#### Task objective:
Pictures stay out of the output. Return exactly the lines below from the one with "Trilha Sonora de Gabriela – Nacional 2012" down to the one with "Ravelry: Fana genser", both included, and nothing more.

#### Data section:
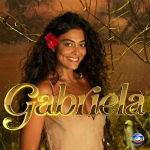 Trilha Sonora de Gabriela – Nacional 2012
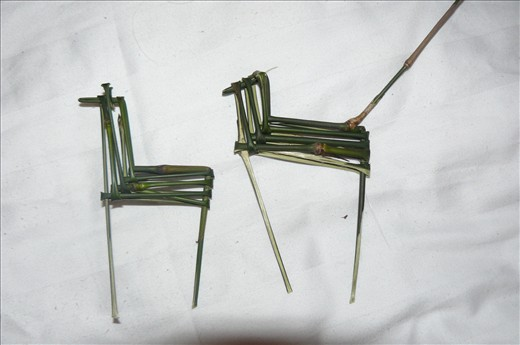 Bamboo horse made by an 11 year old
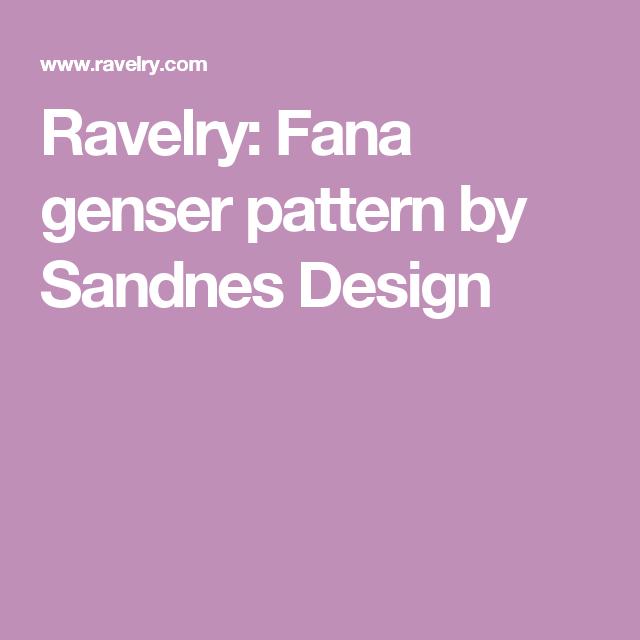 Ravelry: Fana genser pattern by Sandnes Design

---

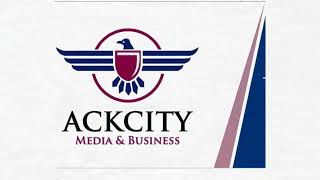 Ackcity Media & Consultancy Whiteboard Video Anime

...

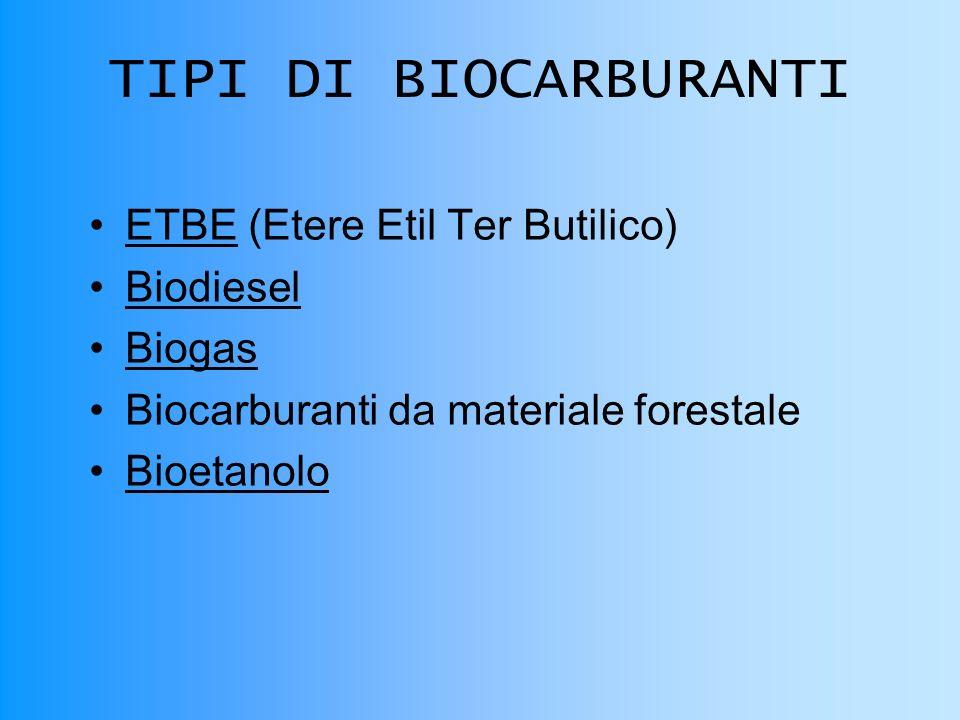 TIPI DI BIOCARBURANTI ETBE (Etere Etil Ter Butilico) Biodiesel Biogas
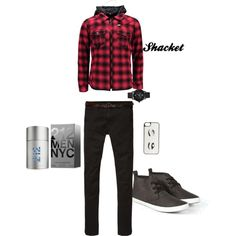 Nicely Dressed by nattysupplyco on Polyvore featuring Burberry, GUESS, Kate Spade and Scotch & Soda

#### Answer section:
 Trilha Sonora de Gabriela – Nacional 2012
 Bamboo horse made by an 11 year old
 Ravelry: Fana genser pattern by Sandnes Design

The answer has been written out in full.